La estadística de las motos es especialmente reveladora. Que casi la totalidad de los motovehículos retenidos carezca de documentación o de condiciones mínimas de seguridad habla de una tolerancia previa prolongada. Cascos inexistentes o inadecuados, papeles irregulares, motos sin condiciones técnicas: nada de eso aparece de un día para otro. Se construye en el tiempo, con ausencia de controles sistemáticos o con controles que no disuaden.

Algo similar ocurre con la alcoholemia. Trece conductores con alcohol en sangre en un solo fin de semana no es un fenómeno aleatorio. Es un síntoma de que el mensaje de control no está internalizado, y de que la percepción de riesgo —la posibilidad real de ser detectado— sigue siendo baja.

Incluso los 57 actas por infracciones varias y la retención de dos vehículos por contravención a la normativa de aplicaciones de transporte refuerzan la misma lectura: el operativo detecta, pero no corrige de raíz. Llega tarde, cuando la infracción ya está en la calle.

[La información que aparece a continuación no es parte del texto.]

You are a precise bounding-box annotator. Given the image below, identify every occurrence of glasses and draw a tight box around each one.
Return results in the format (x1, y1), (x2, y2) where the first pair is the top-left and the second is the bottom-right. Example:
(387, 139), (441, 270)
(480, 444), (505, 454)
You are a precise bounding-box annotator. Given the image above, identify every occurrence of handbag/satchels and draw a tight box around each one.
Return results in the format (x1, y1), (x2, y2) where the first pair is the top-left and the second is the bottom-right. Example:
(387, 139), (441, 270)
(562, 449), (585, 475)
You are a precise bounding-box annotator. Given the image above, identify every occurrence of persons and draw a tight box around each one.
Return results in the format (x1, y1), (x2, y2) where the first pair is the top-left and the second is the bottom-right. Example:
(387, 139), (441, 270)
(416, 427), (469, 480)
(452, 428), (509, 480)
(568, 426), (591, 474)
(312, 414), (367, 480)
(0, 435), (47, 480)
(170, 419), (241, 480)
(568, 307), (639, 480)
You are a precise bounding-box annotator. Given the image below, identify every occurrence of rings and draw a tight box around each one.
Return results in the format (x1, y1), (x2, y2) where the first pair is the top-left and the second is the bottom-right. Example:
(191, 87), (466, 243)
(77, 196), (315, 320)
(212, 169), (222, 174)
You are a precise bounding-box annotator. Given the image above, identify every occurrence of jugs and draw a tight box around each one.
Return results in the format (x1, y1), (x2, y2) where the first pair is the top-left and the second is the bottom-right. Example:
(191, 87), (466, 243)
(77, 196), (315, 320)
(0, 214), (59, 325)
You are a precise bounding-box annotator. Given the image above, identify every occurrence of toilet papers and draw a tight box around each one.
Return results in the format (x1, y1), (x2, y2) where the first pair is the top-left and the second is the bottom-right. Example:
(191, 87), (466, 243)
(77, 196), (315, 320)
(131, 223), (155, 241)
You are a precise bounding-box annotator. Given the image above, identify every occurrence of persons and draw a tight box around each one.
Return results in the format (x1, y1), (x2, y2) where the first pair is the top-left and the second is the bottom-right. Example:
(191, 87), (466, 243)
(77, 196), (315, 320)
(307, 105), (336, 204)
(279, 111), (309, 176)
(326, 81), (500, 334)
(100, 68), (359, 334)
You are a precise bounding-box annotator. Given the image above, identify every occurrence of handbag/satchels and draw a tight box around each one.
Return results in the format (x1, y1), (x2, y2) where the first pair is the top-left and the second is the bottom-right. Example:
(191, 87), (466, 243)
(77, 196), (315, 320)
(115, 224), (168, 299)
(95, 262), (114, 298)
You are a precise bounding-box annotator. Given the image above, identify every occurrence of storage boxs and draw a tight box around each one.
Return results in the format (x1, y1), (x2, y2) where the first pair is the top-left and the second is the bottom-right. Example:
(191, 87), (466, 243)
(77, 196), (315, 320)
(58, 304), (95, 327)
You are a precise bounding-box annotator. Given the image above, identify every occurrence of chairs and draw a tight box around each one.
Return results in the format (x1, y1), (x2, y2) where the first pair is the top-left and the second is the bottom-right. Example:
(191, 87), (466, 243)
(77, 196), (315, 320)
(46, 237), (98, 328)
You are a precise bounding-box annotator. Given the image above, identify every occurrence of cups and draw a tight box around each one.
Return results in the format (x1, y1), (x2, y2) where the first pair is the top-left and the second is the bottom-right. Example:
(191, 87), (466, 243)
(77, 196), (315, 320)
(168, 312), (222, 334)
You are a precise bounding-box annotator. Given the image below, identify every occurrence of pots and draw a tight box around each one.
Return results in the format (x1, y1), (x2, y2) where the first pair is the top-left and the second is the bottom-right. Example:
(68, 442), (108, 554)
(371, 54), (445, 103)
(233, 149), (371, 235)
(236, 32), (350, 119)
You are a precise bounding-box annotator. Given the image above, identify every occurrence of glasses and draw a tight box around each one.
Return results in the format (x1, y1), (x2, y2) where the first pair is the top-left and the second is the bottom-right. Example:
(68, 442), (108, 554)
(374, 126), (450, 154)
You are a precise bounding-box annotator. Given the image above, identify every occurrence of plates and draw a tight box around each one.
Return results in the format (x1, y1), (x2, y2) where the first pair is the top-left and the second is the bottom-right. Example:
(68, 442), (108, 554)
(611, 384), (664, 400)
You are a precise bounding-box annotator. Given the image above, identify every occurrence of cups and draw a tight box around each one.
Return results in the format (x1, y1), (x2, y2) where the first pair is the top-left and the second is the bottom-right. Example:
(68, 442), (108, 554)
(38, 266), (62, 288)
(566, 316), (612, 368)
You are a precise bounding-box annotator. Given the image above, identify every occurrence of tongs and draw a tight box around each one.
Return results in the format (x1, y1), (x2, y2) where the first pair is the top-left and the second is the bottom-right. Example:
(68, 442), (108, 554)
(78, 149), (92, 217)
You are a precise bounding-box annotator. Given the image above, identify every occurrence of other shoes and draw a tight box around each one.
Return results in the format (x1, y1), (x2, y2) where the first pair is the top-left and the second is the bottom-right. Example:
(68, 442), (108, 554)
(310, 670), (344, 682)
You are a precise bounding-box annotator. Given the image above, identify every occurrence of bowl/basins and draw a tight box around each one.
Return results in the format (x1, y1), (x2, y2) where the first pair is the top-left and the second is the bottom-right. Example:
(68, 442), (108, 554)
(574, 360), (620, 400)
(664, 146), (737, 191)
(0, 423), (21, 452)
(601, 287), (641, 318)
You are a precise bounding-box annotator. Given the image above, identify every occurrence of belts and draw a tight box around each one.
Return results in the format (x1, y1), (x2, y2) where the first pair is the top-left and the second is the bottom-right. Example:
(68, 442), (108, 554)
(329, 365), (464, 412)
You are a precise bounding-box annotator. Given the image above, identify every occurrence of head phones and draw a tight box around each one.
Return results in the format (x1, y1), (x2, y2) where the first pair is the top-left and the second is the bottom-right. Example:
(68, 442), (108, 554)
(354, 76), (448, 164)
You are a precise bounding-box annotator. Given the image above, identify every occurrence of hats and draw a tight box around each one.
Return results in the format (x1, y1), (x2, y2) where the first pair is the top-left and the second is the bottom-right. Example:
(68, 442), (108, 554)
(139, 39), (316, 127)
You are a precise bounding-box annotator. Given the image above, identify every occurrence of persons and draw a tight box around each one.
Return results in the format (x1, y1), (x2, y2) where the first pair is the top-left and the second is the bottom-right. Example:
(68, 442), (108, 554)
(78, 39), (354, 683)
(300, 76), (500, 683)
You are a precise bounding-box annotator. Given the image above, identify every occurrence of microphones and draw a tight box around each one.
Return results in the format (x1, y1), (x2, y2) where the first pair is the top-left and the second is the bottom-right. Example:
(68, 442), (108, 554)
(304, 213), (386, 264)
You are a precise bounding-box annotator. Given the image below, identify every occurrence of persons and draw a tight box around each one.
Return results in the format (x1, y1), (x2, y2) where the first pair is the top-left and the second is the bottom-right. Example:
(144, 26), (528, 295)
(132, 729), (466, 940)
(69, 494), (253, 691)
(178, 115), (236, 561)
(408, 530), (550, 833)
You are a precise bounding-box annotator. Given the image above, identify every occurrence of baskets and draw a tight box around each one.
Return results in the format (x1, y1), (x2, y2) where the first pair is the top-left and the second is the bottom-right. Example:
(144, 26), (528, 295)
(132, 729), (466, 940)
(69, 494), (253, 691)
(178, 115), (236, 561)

La discusión, entonces, no pasa por celebrar la cantidad de vehículos retenidos, sino por asumir el costo político del dato que subyace: el Estado municipal está corriendo detrás del problema. Controles concentrados en fines de semana, en zonas conocidas y con resultados masivos pueden mostrar actividad, pero también dejan al descubierto una falla estructural en la política de tránsito cotidiana.

Ordenar el tránsito no es solo retener vehículos; es construir previsibilidad, control permanente y reglas que se cumplan todos los días, no solo cuando hay operativo. Mientras eso no ocurra, cada fin de semana con cifras récord será menos una señal de eficacia y más una evidencia incómoda de todo lo que quedó sin controlar antes.